■ Task set ■
• 1. Copy the stretch from "You or someone" through "on your way." in the breast cancer book description word for word.
• 2. Please continue the breast cancer book description from the point where it stops.

■ Text excerpt ■
────────────────

Breast Cancer, There and Back
by Jami Bernard

• Chemotherapy
• Radiation
• Wig Shopping
• Remedies for Side Effects
• ...and much, much more!

Foreword by Clifford Hudis, M.D. Chief, Breast Cancer Medicine Service, Memorial Sloan-Kettering Cancer Center

DOCTORS EXPLAIN YOUR CANCER TREATMENTS - JAMI BERNARD TELLS YOU EVERYTHING ELSE!

You or someone you love is facing one of the greatest challenges life can hand you. But Jami Bernard lets you in on a secret: You can do it. A breast cancer veteran herself, Jami shows you how chemotherapy and radiation-as difficult as they are-can simply be roads on your journey to recovery. And she offers tips and insights that are sure to help you on your way.

In this upbeat guide, Jami, film critic for the New York Daily News, looks back on her time in “Cancer World” with a sense of accomplishment and empowerment. Now she's the best girlfriend you could have, one who gives you the down-to-earth advice, hilarious truths, and wonderful emotional support. Discover:

• How to deal with unexpected emotional ups and downs, including manic moods and nonstop worrying

• How to handle losing your hair without losing your self-esteem

• What to eat during chemo, including foods that stop nausea

• How to deal with friends and family who do more harm than good

• How to overcome “needlephobia”-including step-by-step strategies from the author's personal struggle

• Natural ways to conquer insomnia, a common cancer side effect

• Words of wisdom from other cancer survivors.

• ...and much more!

BREAST CANCER, THERE AND BACK

…is irreverent, nitty-gritty, and right on target with facts about meds, therapy sessions, beauty aids, and sex, too. And it can be better than chocolate for lifting your spirits.

“IT WAS A TOUGH YEAR...

────────────────

■ Provided information ■
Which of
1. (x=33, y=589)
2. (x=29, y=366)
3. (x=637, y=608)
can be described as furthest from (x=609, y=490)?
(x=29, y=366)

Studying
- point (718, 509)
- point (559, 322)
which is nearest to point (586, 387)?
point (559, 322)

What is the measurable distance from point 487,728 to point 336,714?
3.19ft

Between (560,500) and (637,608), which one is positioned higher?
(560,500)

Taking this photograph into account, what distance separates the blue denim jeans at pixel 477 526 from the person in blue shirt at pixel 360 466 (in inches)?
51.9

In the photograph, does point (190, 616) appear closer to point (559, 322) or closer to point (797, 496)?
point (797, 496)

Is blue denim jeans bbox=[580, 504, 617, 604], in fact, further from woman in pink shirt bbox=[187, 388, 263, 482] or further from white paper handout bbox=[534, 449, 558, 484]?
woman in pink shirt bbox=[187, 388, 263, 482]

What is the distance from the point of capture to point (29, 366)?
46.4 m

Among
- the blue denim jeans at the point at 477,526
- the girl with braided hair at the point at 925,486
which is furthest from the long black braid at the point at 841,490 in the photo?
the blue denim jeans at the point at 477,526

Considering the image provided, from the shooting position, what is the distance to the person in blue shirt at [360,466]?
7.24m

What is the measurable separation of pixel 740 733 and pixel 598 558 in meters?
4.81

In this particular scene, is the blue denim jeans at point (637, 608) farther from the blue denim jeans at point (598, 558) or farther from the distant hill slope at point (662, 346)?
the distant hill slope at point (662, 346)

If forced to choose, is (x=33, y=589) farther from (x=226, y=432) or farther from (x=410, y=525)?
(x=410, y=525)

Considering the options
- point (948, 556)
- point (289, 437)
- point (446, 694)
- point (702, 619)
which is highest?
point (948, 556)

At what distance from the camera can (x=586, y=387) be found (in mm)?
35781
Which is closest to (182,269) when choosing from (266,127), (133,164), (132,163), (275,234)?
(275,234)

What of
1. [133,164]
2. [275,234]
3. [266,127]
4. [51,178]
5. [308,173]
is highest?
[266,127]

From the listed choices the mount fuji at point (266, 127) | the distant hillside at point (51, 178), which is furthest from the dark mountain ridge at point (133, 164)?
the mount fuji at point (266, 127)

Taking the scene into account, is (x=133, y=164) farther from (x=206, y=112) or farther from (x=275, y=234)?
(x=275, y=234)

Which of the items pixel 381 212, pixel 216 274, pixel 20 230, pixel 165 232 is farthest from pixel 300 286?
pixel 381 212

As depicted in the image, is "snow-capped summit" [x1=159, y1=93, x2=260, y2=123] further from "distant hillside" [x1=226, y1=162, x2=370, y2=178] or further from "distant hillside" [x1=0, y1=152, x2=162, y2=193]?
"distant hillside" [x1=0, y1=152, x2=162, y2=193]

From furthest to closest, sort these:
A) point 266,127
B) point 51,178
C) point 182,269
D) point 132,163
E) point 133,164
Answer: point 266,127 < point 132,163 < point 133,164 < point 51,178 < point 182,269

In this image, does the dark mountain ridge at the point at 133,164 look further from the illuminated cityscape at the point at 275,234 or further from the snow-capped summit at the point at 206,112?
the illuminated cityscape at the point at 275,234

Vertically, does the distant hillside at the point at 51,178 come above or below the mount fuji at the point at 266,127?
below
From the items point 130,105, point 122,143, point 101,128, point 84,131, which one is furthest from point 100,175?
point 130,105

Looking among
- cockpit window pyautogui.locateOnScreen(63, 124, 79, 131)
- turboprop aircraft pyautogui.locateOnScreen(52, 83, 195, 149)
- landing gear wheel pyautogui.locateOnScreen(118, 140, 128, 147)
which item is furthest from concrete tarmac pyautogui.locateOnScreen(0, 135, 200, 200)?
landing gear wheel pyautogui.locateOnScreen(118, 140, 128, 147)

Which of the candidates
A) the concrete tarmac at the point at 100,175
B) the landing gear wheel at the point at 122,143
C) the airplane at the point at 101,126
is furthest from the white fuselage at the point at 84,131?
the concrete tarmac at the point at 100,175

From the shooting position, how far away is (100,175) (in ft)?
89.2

────────────────

■ Expected responses ■
• 1.
You or someone you love is facing one of the greatest challenges life can hand you. But Jami Bernard lets you in on a secret: You can do it. A breast cancer veteran herself, Jami shows you how chemotherapy and radiation-as difficult as they are-can simply be roads on your journey to recovery. And she offers tips and insights that are sure to help you on your way.

• 2.
But, here's the thing-I remember that year with a great deal of fondness! Weird, but true, and not as uncommon as you'd think....Most of the women I know who have had breast cancer came to regard it as a challenge. We adapted, coped, and learned to fit cancer into our schedules so that it became something we could handle physically, mentally, and practically. In the process, we discovered new and wonderful things about ourselves and others....It was an Outward Bound for the soul.” “Happiness and well-being are not guaranteed side effects of breast cancer treatment. They are things you have to work at, just as you will work on minimizing the more unpleasant side effects of chemo and radiation. This book will help you do both. It is a practical guide that will take you step by step through those scary sounding treatments, the chemo and radiation that often come after surgery for breast cancer. This book is designed to help you avoid or cope with the unpleasant stuff, and also to lift your spirits and help you find strength and wisdom through your experience.”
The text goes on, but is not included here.